Alexei Afanassievitch Kharitonov, depuis quatorze ans, vit reclus dans son appartement, suite à une chute qui en a fait un paralytique. Le vétéran de la grande guerre patriotique survit dans un imposant lit qui fut son butin de guerre. La pension qu'on vient lui verser le 20 de chaque mois assure les ressources du foyer. Même médiocre et rongée par l'inflation, il importe qu'elle dure et donc qu'Alexei vive. Soigné par Nina, son épouse, il survit ainsi dans le présent de la "stagnation" de l'ère brejnévienne, habilement prolongée par sa belle-fille Marina Borissovna. Après avoir apporté une réponse à la question  « ce temps fantomatique avait-il besoin d'événements ?» elle était allée jusqu'à fabriquer pour son beau-père les cassettes vidéo des XXVIIIe et XXIXe congrès du PCUS… « Nina, inquiète et perturbée, avait parfois l'impression que l'enterrement de Brejnev n'avait été qu'un leurre, que les années se divisaient toujours en plans quinquennaux.»  

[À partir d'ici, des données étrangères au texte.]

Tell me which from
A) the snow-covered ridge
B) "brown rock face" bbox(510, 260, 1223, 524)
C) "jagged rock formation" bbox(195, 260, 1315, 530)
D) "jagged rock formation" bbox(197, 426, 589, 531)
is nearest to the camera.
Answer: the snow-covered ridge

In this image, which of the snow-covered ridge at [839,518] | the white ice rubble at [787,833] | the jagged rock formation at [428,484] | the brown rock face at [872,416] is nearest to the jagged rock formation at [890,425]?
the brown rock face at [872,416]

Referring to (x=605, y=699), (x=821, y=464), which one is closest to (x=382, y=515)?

Pendant ce temps immobile, ce temps figé, congelé, au-dehors de la chambre s'écoule le temps extérieur dégelé et mis en branle par Gorbatchev : l'empire soviétique a disparu, place à la Russie nouvelle. Marina travaille pour Studio A, médiocre entreprise de télévision locale, porte des chaussures italiennes, et aspire à une vie meilleure. Mais la guerre des télévisions la laisse sur le carreau : elle entre alors dans l'équipe électorale d'un politicien ambitieux avec lequel sa revanche sur le directeur Koukharski pourrait se réaliser. En payant le vote des électeurs, le professeur Chichkov projette de faire élire son poulain, Krougal qui, une fois élu député à la place d'Apotheosov (sic) et avec l'appui des autres actionnaires de la télévision, ferait chuter Koukharski. Mais cette utopie a-t-elle un avenir?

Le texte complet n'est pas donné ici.